雷狮终于醒过神来,死咬着下唇,咬出了血。咸腥冲击着大脑,他终于找回了自己的声音,只是嘶哑的异常:“为什么放他走?!为什么不告诉我?!”
“这是卡米尔自己的选择。”帕洛斯冷静的回答。
“那为什么不和我商量?!”
“因为他知道你一定会阻止他。”帕洛斯自己也不知道哪里来的勇气正面反抗。
雷狮愕然。他知道帕洛斯的话每一个字都是对的,可是他抑制不住的发火。愤怒,还有无力,情感像浪潮一样把他淹没。
他又回想起了昨天晚上和今天他出门时卡米尔奇怪的神情。他一阵阵的懊悔。为什么,那时他不答应?为什么,那时他没有多追问一句怎么了……
佩利像是誓死捍卫骨头的狗一样挡在帕洛斯面前对雷狮呲牙,防止他再一次伤害帕洛斯。雷狮闭了闭眼睛,强迫自己冷静:“帕洛斯。抱歉。”

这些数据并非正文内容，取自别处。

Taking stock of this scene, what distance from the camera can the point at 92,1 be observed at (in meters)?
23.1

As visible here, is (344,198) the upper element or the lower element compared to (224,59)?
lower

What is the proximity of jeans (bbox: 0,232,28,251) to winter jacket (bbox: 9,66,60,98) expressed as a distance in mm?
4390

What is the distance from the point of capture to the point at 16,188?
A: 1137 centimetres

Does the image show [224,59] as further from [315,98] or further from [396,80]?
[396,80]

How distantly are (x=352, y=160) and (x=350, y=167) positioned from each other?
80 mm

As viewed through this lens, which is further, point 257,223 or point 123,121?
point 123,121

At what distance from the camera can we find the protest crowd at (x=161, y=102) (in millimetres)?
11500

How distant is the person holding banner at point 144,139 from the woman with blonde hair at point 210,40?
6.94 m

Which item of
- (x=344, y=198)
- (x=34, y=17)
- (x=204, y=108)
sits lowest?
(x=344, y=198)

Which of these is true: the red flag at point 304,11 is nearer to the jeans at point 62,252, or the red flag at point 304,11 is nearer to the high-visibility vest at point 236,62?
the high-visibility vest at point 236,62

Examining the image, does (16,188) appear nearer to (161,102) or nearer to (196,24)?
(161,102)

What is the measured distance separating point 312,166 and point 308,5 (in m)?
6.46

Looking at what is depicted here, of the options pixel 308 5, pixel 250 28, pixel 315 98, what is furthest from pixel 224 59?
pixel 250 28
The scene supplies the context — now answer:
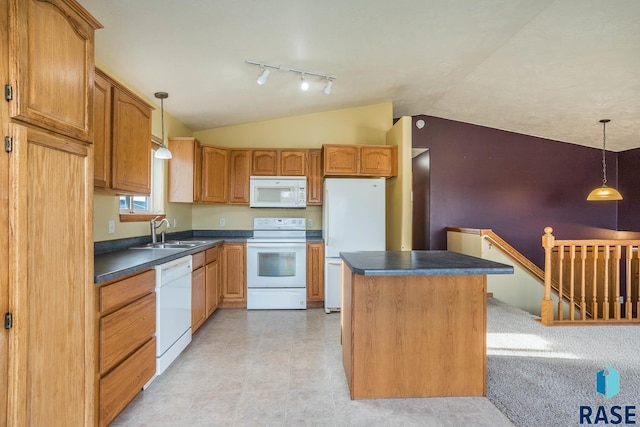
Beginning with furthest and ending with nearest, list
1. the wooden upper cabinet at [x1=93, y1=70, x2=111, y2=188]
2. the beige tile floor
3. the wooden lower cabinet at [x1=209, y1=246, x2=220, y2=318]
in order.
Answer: the wooden lower cabinet at [x1=209, y1=246, x2=220, y2=318]
the wooden upper cabinet at [x1=93, y1=70, x2=111, y2=188]
the beige tile floor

“没关系的雷狮老大。”帕洛斯对于雷狮竟然给他道歉这件事十分震惊,同时却,有一点点同情。他不由自主的想到,如果有一天佩利瞒着他偷偷跑了,他的反应大概不会比雷狮好多少。
旋即他又摇摇头。他怎么会这么想,傻狗怎么样和他一点关系都没有。
雷狮的手还是微抖的,紫眸里多了点点浮光。凡此种种都在说明他从未得到真正的平静。但他用此生最大的自制力克制住自己,俯身开始收拾撒了一地的蛋糕。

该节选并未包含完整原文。